As a workaround, you can configure the restart module to trigger restarts based on simulation time rather than real-time runtime.
More Advanced Restart Strategies#
Trigger Restart by Simulation Time#
In the previous example, the realtime_interval parameter of the restart module was used to trigger restarts based on the model’s runtime. Alternatively, restarts can be triggered based on simulation time by using the clock_trigger parameter and assigning it a ClockTrigger object. For detailed information on the ClockTrigger class, refer to the output writer tutorial. Below is an example of setting a restart to occur every model year:
restart = sw.modules.RestartModule(
clock_trigger=sw.ClockTrigger(time_interval=np.timedelta64(1, "Y")),
)
Ensure that the time required to simulate one year is less than the time limit of the job to avoid interruptions.
Custom Restart Command#
By default, the restart command is determined automatically using scontrol to retrieve the job submission command. However, this approach may fail in certain scenarios, such as when the submission script requires arguments. For example, consider the following script:
#!/bin/bash
# <insert appropriate sbatch options here>
source activate fridom
srun -l python3 "$1"
In this case, the restart command should be sbatch run_fridom.sh main.py. However, the restart module might submit only sbatch run_fridom.sh, causing the restart to fail because the script name is missing.

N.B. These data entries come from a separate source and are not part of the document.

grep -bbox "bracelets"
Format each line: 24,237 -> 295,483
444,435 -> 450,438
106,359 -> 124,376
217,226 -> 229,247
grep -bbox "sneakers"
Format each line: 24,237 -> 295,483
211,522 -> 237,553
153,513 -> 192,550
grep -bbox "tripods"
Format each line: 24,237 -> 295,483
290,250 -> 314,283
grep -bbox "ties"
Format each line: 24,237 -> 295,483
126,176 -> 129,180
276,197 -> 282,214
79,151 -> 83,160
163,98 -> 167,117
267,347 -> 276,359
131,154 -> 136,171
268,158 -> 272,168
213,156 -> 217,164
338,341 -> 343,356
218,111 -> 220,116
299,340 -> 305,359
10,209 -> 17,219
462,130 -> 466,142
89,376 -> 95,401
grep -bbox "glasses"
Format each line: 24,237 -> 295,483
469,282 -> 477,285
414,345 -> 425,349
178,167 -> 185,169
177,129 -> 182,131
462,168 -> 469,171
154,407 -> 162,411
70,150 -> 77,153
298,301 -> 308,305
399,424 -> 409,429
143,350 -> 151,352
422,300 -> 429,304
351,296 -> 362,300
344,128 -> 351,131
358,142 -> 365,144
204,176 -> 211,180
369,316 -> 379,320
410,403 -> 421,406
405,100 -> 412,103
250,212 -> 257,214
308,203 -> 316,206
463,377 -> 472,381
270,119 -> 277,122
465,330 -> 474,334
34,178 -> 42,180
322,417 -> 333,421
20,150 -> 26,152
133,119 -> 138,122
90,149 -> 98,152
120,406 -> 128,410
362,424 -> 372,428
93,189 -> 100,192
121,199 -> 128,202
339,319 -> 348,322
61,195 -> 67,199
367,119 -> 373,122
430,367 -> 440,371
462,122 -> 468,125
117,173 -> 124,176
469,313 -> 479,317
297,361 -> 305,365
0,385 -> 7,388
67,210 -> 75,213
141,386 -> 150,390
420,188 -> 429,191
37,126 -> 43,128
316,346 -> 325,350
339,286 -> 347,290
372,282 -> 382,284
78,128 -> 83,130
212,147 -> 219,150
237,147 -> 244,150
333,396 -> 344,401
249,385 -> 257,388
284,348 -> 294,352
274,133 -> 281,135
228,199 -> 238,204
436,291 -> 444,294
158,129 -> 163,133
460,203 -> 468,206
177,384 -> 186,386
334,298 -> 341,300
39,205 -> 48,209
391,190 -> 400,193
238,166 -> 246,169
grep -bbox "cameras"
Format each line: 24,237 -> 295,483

To address this issue, you can manually specify the restart_command parameter of the restart module as follows:
restart = sw.modules.RestartModule(
realtime_interval=np.timedelta64(1, "m"),
restart_command="sbatch run_fridom.sh main.py",
)
Alternatively, the restart_command parameter can be set to a custom function that handles the restart process. For example, using the subprocess module:
import subprocess
import sys
def restart_job():
subprocess.run(["sbatch", "run_fridom.sh", "main.py"])
sys.exit(0)
restart = sw.modules.RestartModule(
realtime_interval=np.timedelta64(1, "m"),
restart_command=restart_job,
)
This approach allows for full customization of the restart command, enabling the use of other tools, such as pyslurm, to submit jobs efficiently.